(Spatial reasoning question data)

══════════

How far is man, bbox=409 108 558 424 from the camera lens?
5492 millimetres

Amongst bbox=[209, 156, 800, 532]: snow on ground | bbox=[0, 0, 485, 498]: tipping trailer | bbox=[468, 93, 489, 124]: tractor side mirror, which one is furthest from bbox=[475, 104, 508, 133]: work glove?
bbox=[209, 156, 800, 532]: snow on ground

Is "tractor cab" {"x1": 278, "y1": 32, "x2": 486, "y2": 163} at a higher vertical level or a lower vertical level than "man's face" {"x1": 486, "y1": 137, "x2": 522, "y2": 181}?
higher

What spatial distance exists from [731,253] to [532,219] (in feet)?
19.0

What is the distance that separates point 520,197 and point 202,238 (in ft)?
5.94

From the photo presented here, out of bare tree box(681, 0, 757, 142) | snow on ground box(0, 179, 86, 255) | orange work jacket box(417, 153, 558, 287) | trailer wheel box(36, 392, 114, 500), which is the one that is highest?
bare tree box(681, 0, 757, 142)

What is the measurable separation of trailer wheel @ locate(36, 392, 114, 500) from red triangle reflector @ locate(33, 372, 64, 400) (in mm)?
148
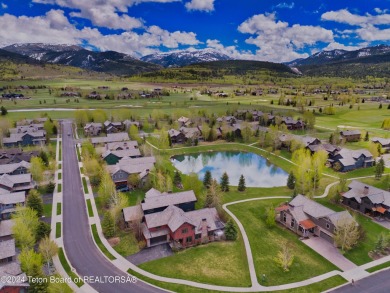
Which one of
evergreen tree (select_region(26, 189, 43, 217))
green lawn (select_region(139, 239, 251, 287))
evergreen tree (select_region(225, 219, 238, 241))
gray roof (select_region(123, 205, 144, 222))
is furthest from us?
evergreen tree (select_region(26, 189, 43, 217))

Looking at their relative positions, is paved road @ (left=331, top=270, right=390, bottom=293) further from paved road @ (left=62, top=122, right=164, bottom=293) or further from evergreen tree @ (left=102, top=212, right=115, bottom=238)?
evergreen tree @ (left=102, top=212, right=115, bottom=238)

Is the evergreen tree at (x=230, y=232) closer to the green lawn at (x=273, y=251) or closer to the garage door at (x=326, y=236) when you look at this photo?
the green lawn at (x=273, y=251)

══════════

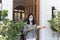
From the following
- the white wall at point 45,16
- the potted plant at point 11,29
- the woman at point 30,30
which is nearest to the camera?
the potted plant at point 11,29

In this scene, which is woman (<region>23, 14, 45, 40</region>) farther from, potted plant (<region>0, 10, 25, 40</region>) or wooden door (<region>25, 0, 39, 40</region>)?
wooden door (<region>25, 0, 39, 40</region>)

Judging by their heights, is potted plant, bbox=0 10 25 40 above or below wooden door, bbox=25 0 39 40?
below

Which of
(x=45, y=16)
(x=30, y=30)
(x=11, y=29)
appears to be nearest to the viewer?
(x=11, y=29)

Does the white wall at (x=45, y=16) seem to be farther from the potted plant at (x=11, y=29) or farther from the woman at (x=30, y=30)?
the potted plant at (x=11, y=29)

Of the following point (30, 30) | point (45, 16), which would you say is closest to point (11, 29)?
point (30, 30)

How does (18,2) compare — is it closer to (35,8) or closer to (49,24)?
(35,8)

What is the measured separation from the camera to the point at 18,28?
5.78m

══════════

Short exercise >> Pick out each row above that contains the string "white" and copy those rows. Case counts.

The reply >>
- the white wall at point 45,16
Does the white wall at (x=45, y=16) seem to be farther from the potted plant at (x=11, y=29) or farther from the woman at (x=30, y=30)?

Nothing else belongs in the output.